Because our aim is to examine multiple lineages from the same ancestor, we exclude clauses that had only one or no descendants. For each “family tree” descended from an ancestor, we compute the diversity among the ancestor’s descendants according to the number of generations to connect them. For example, a sibling pair of paragraphs descended from a common parent would involve two generations (one up from one sibling to the parent and one down to the other sibling). For a grandchild to its “uncle” paragraph the distance would be three (two generations up to the grandparent and one down to the uncle paragraph. For each such generational “distance” we then compute the average normalized edit distance among the paragraphs at that distance to assess the overall heterogeneity by number of generations removed.
The following Figure sets forth the mean heterogeneity of descendants of the same ancestor by number of generations separating texts.
Figure IV: Distance Among Descendants By Generations
The average distance among descendants from the same ancestor increases with generational separation just as the distance from an ancestor increases over the generations. Comparing this Figure to Figure III above shows that the process of “drift” is not only away from ancestors, but also away from other lineages descended from the same ancestor. Indeed, the rate of divergence is considerably faster among the descendants than from the ancestor. The results show that all paragraphs are moving away from one another in an “expanding universe” of clauses akin to the “Big Bang” theory on the scale of boilerplate. This finding is consistent with widespread editorial churning that is haphazard, rather than driven by responses to exogenous legal events or attempts at innovation.
------------------------------------------------------------------------
WORK INSTRUCTIONS ▸
Reproduce verbatim the portion of the passage on boilerplate divergence above, starting at "Figure IV: Distance" and ending at "attempts at innovation.".
------------------------------------------------------------------------
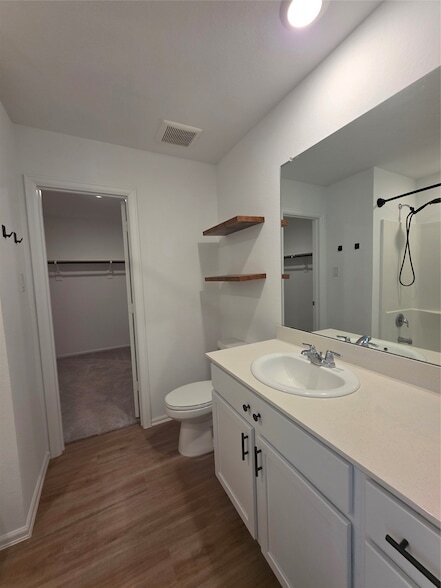 Building Photo - 314 Riverwood Village Ln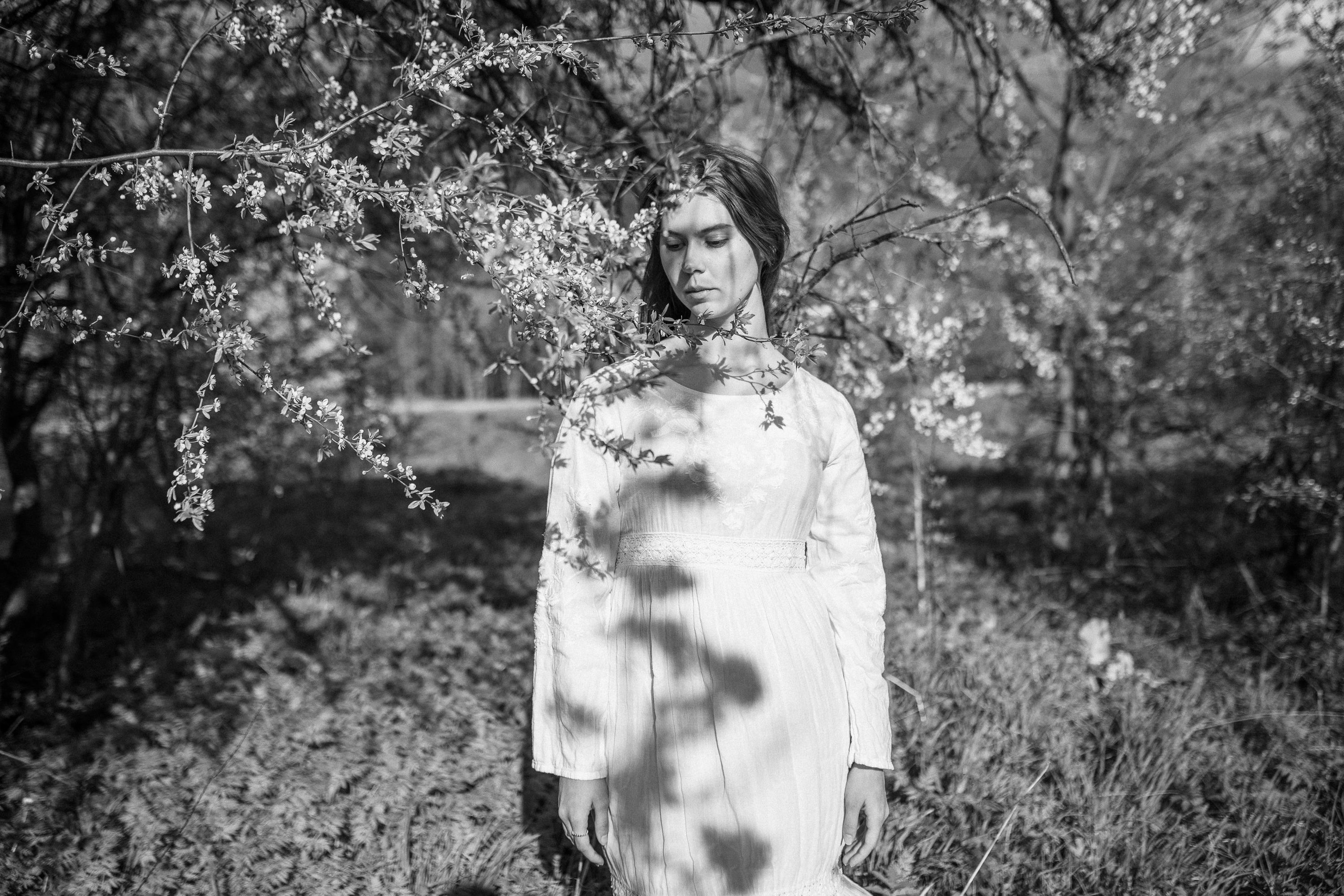 Катя в цветении. Женский семейный фотограф Тула Москва Захарова Анна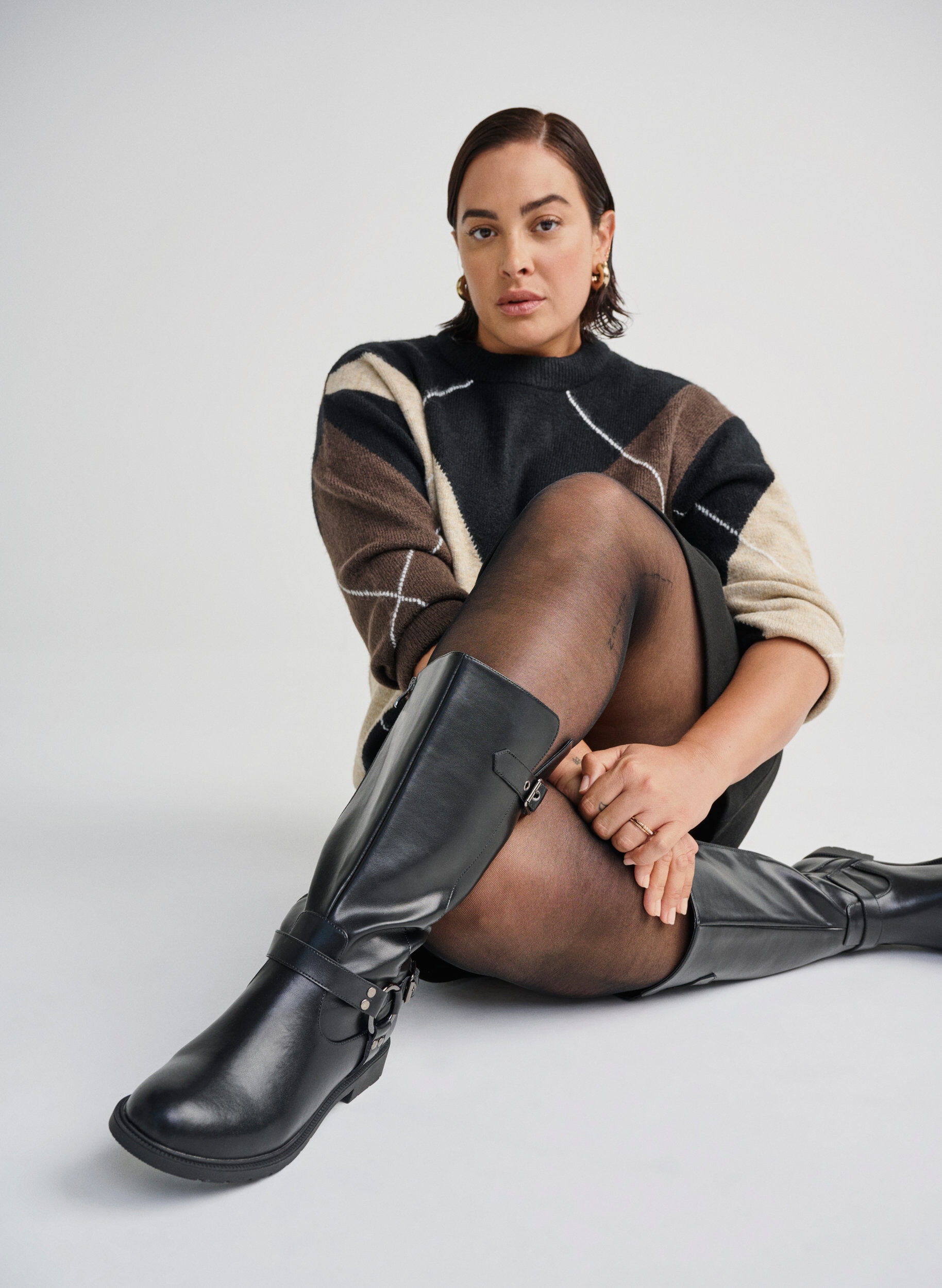 Zizzi Wide fit - H&ouml;g l&auml;derst&ouml;vel med dekorativa sp&auml;nnen, Svart, Image image number 0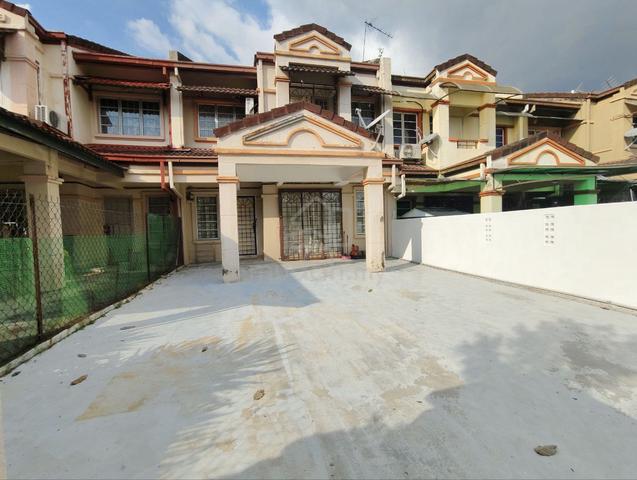 FACING OPEN | Double Storey Link Terrace Usj 22, Subang Jaya For Sale 1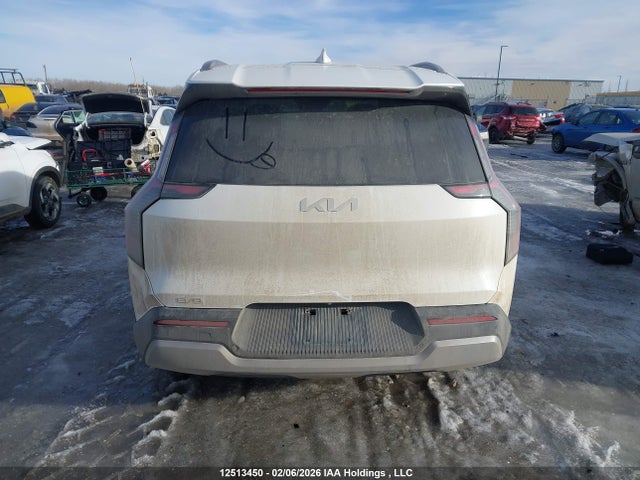 KNDAFFS56S6058919 KIA Ev9 Land
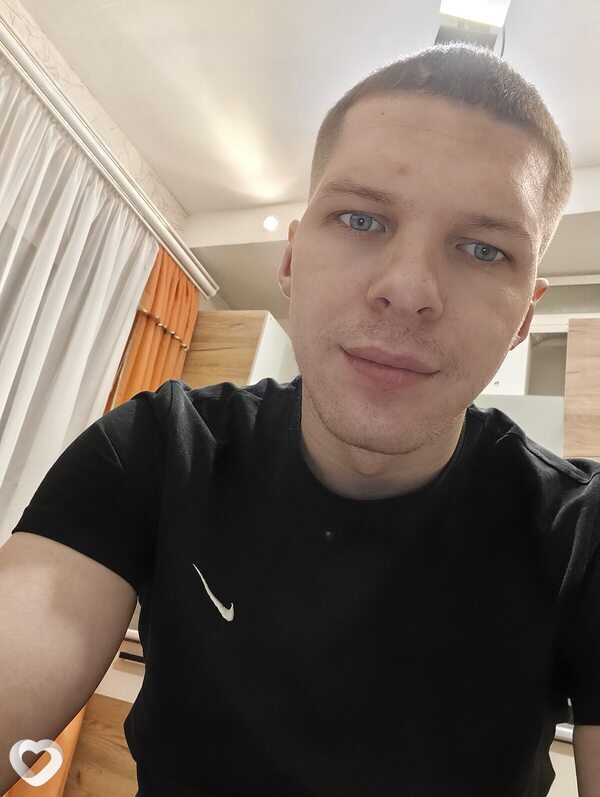 Антон, 27, Омске — анкета №4378939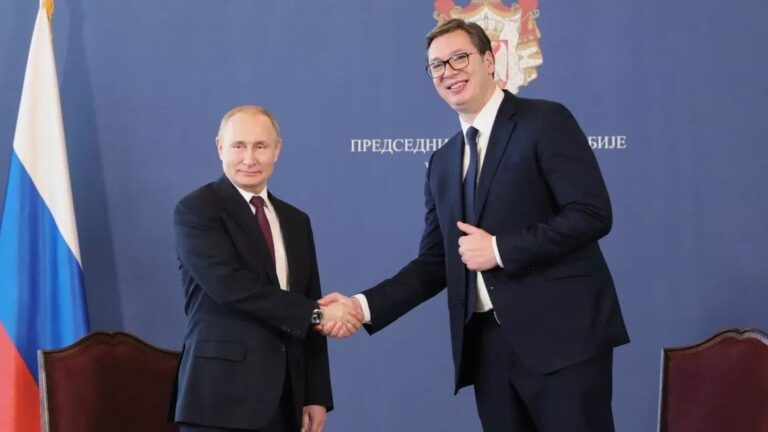 Putin pozvao Vučića u Moskvu: “Iskreno se radujem da vas vidim”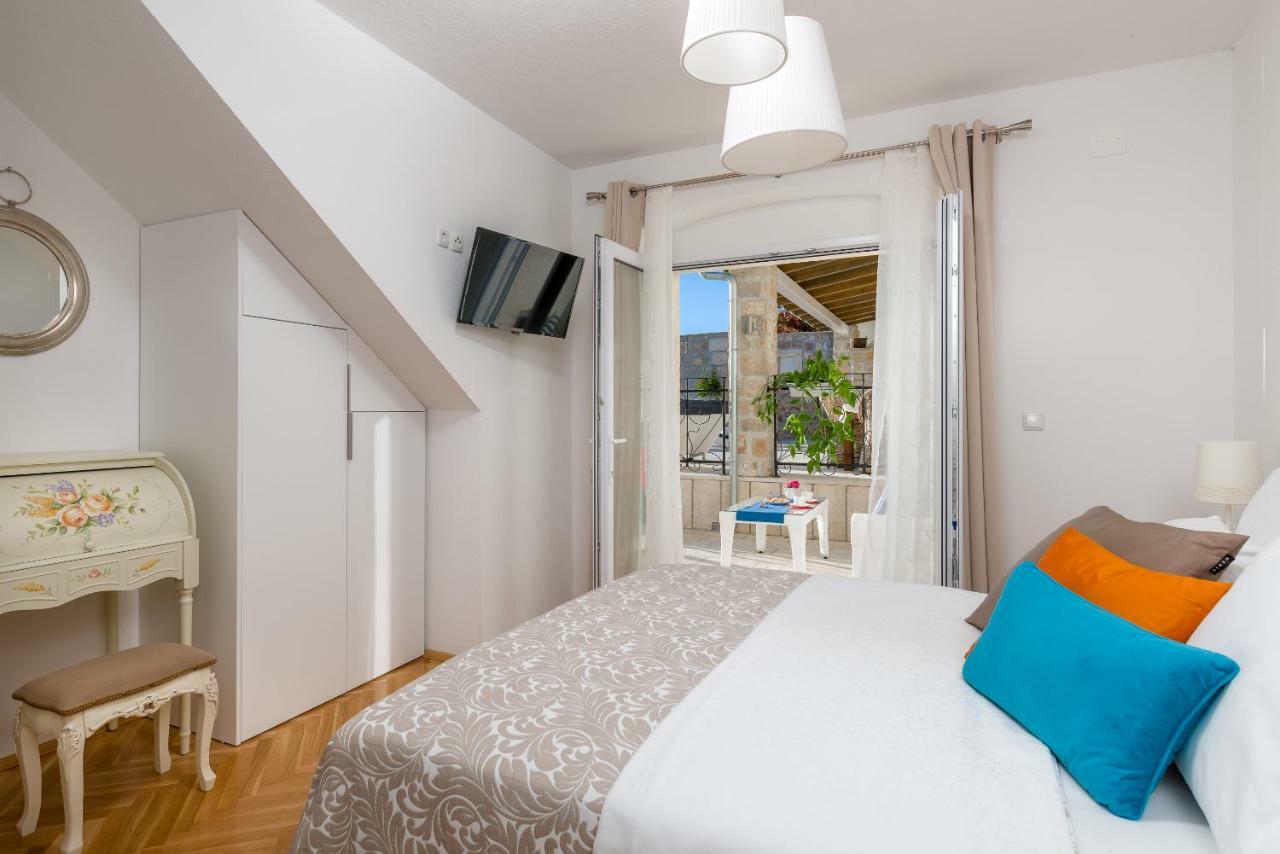 Villa Lipa Dora Murvica  Bagian luar foto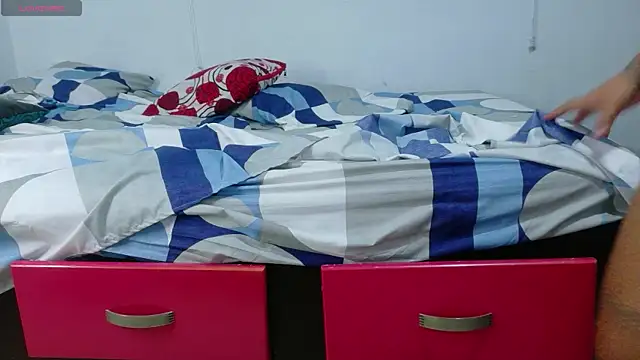 sexysofiaaa online show from 8, 3, 2026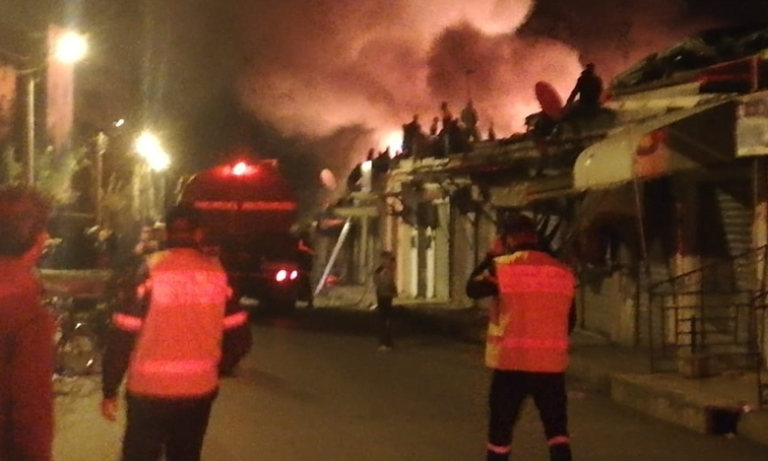 حريق يلتهم مجموعة من المحلات التجارية بسوق "الجوطية" ببني ملال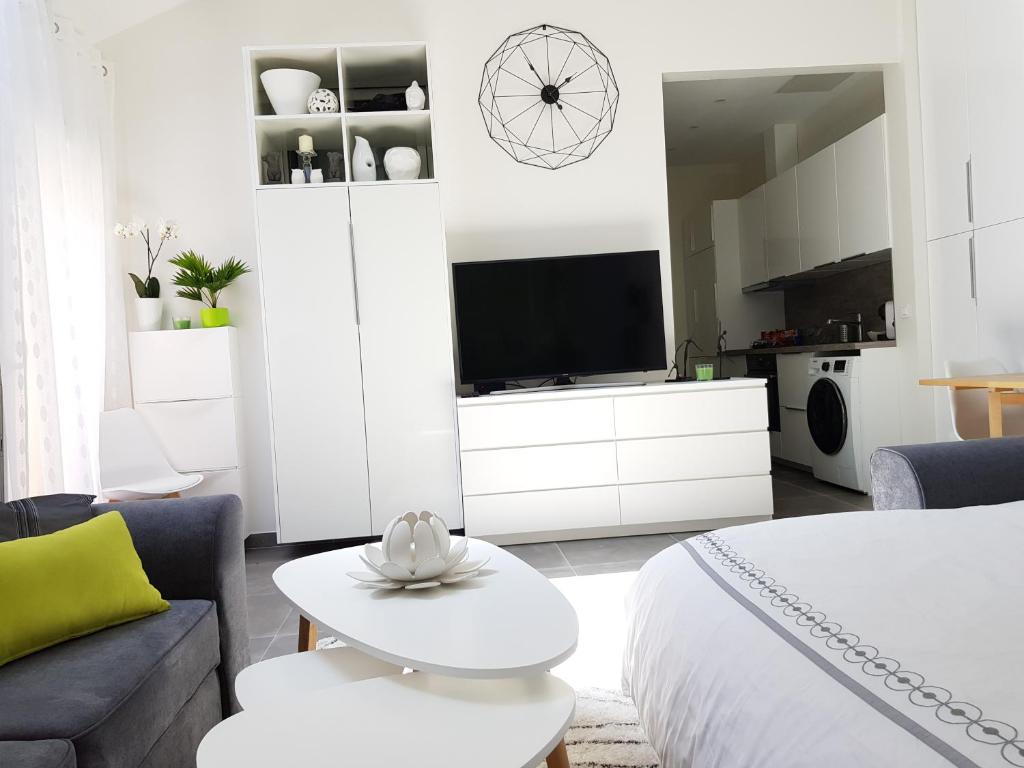 Super Studio cosy proche de CDG photo 2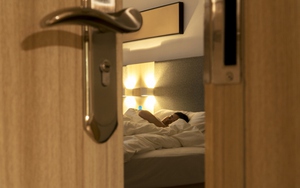 Nên đóng hay mở cửa phòng khi đi ngủ? Thì ra nhiều người làm sai mà không biết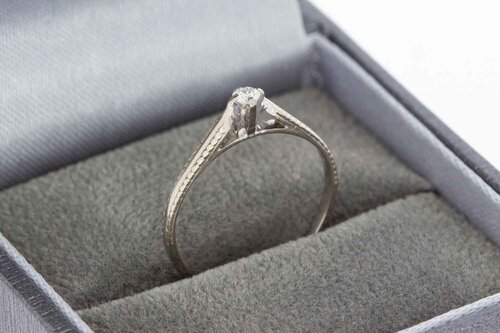 18 Karaat gouden dames diamantring - 16 mm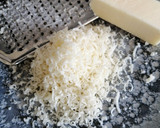 Foto del paso 4 de la receta: Crema de coliflor con queso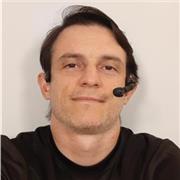 Professor de Yoga com 11 anos de experiência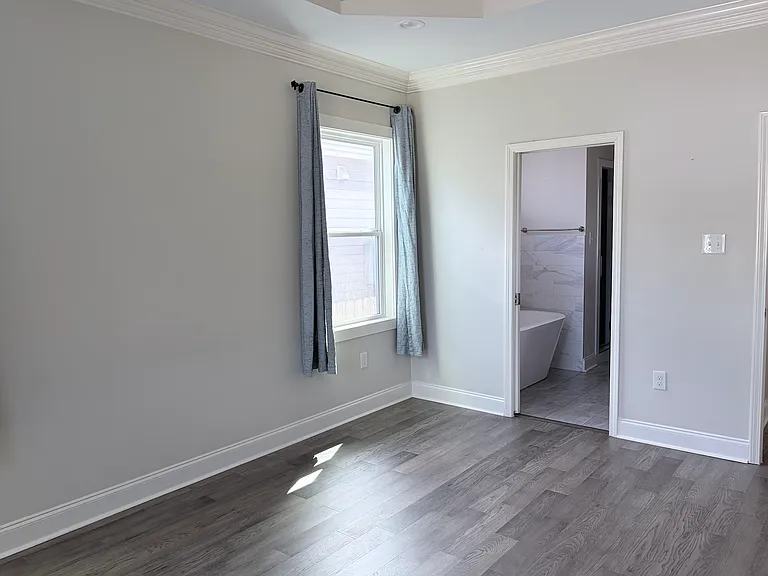Primary with ensuite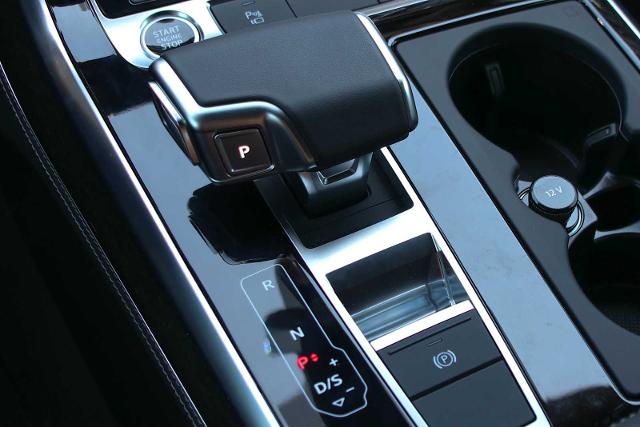 2025 Audi Q8 Vehicle Photo in SUGAR LAND, TX 77478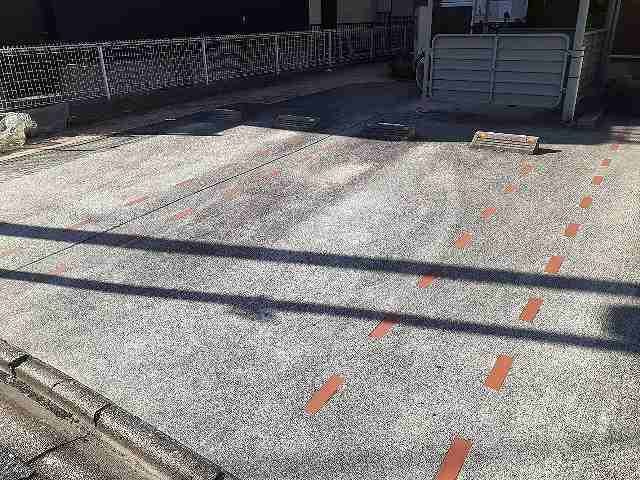 ヌーベル　メゾンの駐車場|駐車場があります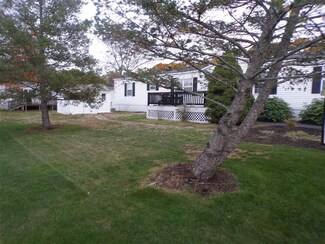 56 Silver St, Seabrook, NH 03874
------------------------------------------------------------------------
RESULT ▸
Figure IV: Distance Among Descendants By Generations
The average distance among descendants from the same ancestor increases with generational separation just as the distance from an ancestor increases over the generations. Comparing this Figure to Figure III above shows that the process of “drift” is not only away from ancestors, but also away from other lineages descended from the same ancestor. Indeed, the rate of divergence is considerably faster among the descendants than from the ancestor. The results show that all paragraphs are moving away from one another in an “expanding universe” of clauses akin to the “Big Bang” theory on the scale of boilerplate. This finding is consistent with widespread editorial churning that is haphazard, rather than driven by responses to exogenous legal events or attempts at innovation.